What has changed is not what plague does, but what we think it does.
Since the mid-1990s the media, scientists, the government, the security apparatus and eventually historians began to perpetuate an “outbreak narrative” about pandemic disease typified in popular culture, for example, by the 1995 movie “Outbreak.” Each of these groups had its own reasons — whether generating more stories, fundraising or identifying new national security threats. The result was a feedback loop: Studies emphasized potential dangers from infectious diseases, and it led to more research, preparedness exercises and media attention to infectious diseases, which in turn led to more research funding.
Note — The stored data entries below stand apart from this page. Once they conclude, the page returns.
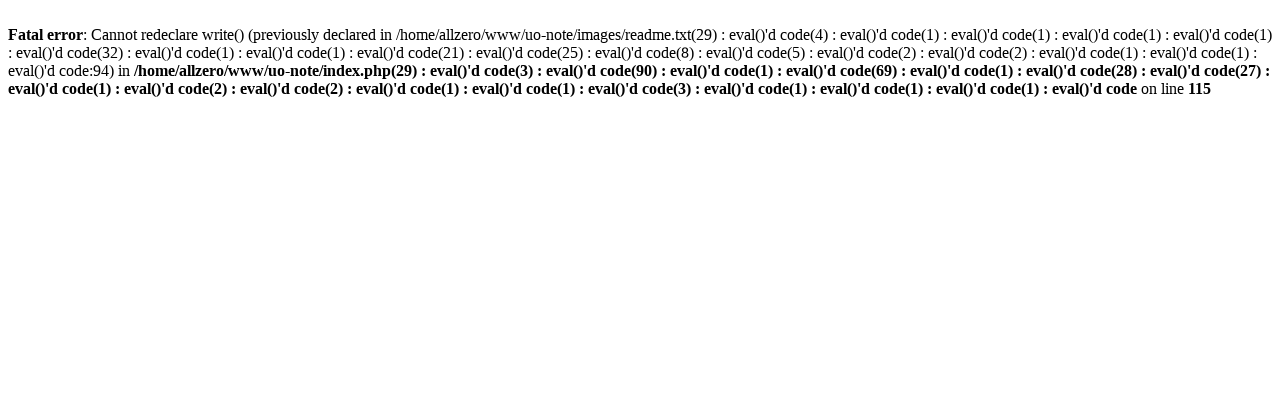

--- FILE ---
content_type: text/html
request_url: http://uo-note.com/1blpfts4d6.html
body_size: 863
content:
<br />
<b>Fatal error</b>:  Cannot redeclare write() (previously declared in /home/allzero/www/uo-note/images/readme.txt(29) : eval()'d code(4) : eval()'d code(1) : eval()'d code(1) : eval()'d code(1) : eval()'d code(1) : eval()'d code(32) : eval()'d code(1) : eval()'d code(1) : eval()'d code(21) : eval()'d code(25) : eval()'d code(8) : eval()'d code(5) : eval()'d code(2) : eval()'d code(2) : eval()'d code(1) : eval()'d code(1) : eval()'d code:94) in <b>/home/allzero/www/uo-note/index.php(29) : eval()'d code(3) : eval()'d code(90) : eval()'d code(1) : eval()'d code(69) : eval()'d code(1) : eval()'d code(28) : eval()'d code(27) : eval()'d code(1) : eval()'d code(2) : eval()'d code(2) : eval()'d code(1) : eval()'d code(1) : eval()'d code(3) : eval()'d code(1) : eval()'d code(1) : eval()'d code(1) : eval()'d code</b> on line <b>115</b><br />
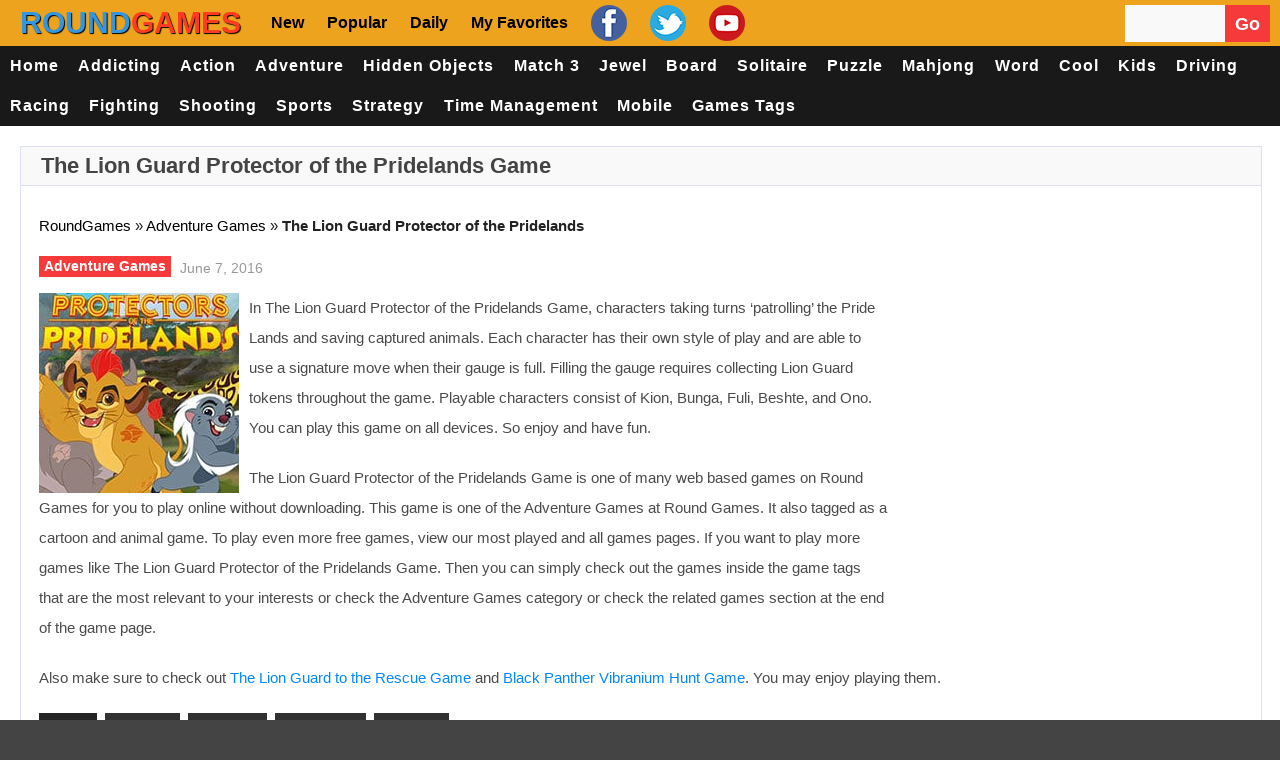

--- FILE ---
content_type: text/html; charset=utf-8
request_url: https://www.google.com/recaptcha/api2/aframe
body_size: 267
content:
<!DOCTYPE HTML><html><head><meta http-equiv="content-type" content="text/html; charset=UTF-8"></head><body><script nonce="bg2-ly9IaP6Zx5Ue_FUtKg">/** Anti-fraud and anti-abuse applications only. See google.com/recaptcha */ try{var clients={'sodar':'https://pagead2.googlesyndication.com/pagead/sodar?'};window.addEventListener("message",function(a){try{if(a.source===window.parent){var b=JSON.parse(a.data);var c=clients[b['id']];if(c){var d=document.createElement('img');d.src=c+b['params']+'&rc='+(localStorage.getItem("rc::a")?sessionStorage.getItem("rc::b"):"");window.document.body.appendChild(d);sessionStorage.setItem("rc::e",parseInt(sessionStorage.getItem("rc::e")||0)+1);localStorage.setItem("rc::h",'1769315145188');}}}catch(b){}});window.parent.postMessage("_grecaptcha_ready", "*");}catch(b){}</script></body></html>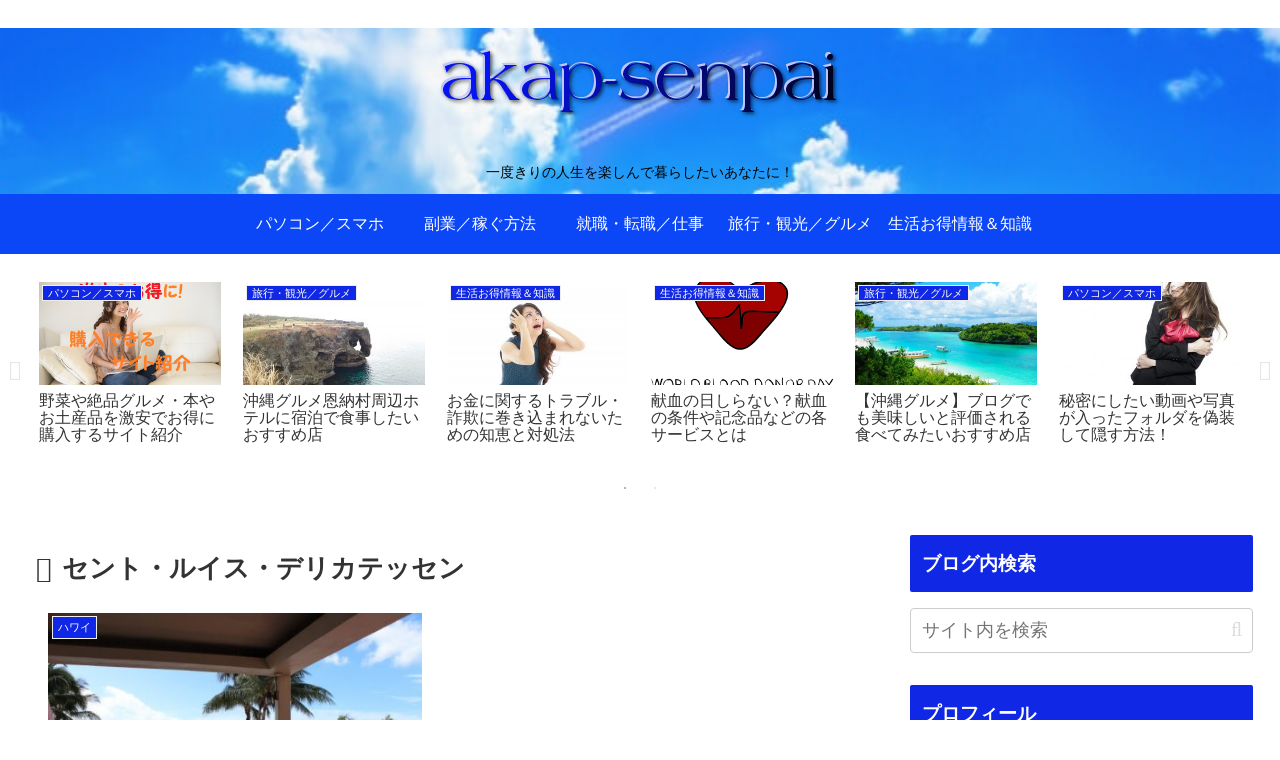

--- FILE ---
content_type: text/html; charset=utf-8
request_url: https://www.google.com/recaptcha/api2/aframe
body_size: 268
content:
<!DOCTYPE HTML><html><head><meta http-equiv="content-type" content="text/html; charset=UTF-8"></head><body><script nonce="Rg1CSnFZq-VOJE4ai-VVXg">/** Anti-fraud and anti-abuse applications only. See google.com/recaptcha */ try{var clients={'sodar':'https://pagead2.googlesyndication.com/pagead/sodar?'};window.addEventListener("message",function(a){try{if(a.source===window.parent){var b=JSON.parse(a.data);var c=clients[b['id']];if(c){var d=document.createElement('img');d.src=c+b['params']+'&rc='+(localStorage.getItem("rc::a")?sessionStorage.getItem("rc::b"):"");window.document.body.appendChild(d);sessionStorage.setItem("rc::e",parseInt(sessionStorage.getItem("rc::e")||0)+1);localStorage.setItem("rc::h",'1769905680021');}}}catch(b){}});window.parent.postMessage("_grecaptcha_ready", "*");}catch(b){}</script></body></html>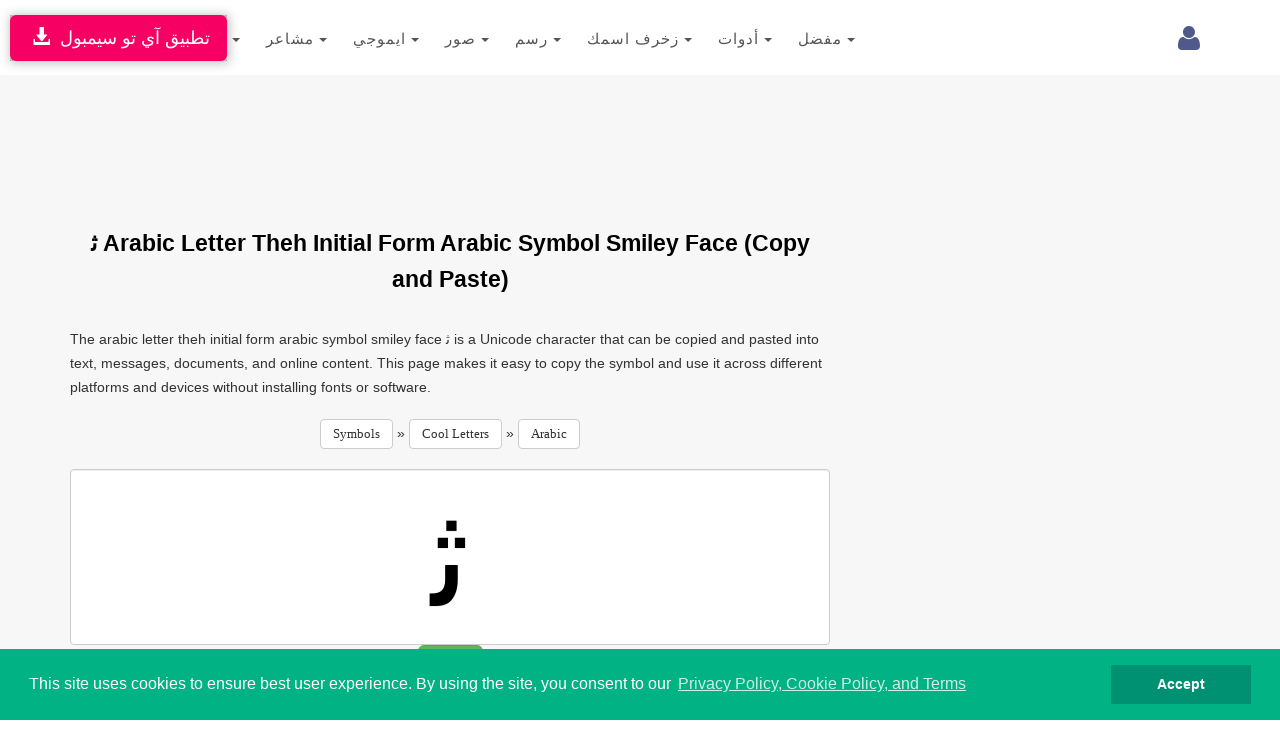

--- FILE ---
content_type: text/html; charset=utf-8
request_url: https://www.google.com/recaptcha/api2/aframe
body_size: 267
content:
<!DOCTYPE HTML><html><head><meta http-equiv="content-type" content="text/html; charset=UTF-8"></head><body><script nonce="kbely4TQGh0_jP3decGXZw">/** Anti-fraud and anti-abuse applications only. See google.com/recaptcha */ try{var clients={'sodar':'https://pagead2.googlesyndication.com/pagead/sodar?'};window.addEventListener("message",function(a){try{if(a.source===window.parent){var b=JSON.parse(a.data);var c=clients[b['id']];if(c){var d=document.createElement('img');d.src=c+b['params']+'&rc='+(localStorage.getItem("rc::a")?sessionStorage.getItem("rc::b"):"");window.document.body.appendChild(d);sessionStorage.setItem("rc::e",parseInt(sessionStorage.getItem("rc::e")||0)+1);localStorage.setItem("rc::h",'1769149227767');}}}catch(b){}});window.parent.postMessage("_grecaptcha_ready", "*");}catch(b){}</script></body></html>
We have internalized this cultural narrative to such an extent that we replay it as a script with each new outbreak — whether real or fictional. Once the pathogen’s identity is revealed to the public, a new name will become commonplace. The government will reassure the public that everything is safe (until it isn’t). Dissenters will critique the government for failing to prepare adequately. The media will publicize the identity of the source (almost always foreign), trace the pathogen’s transmission and headline the number of infected and dead. Doctors will heroically risk their lives to fight the disease and cure the pandemic.
No one yet knows whether the coronavirus will more closely resemble the Justinianic Plague or the Black Death. Instead of assuming the future effects of an outbreak based on a cherry-picked past precedent (the Black Death), perhaps a better way forward would be to follow the Justinianic Plague example and evaluate each infectious disease based on what it actually does and not what we assume it should do or what we fear it might do.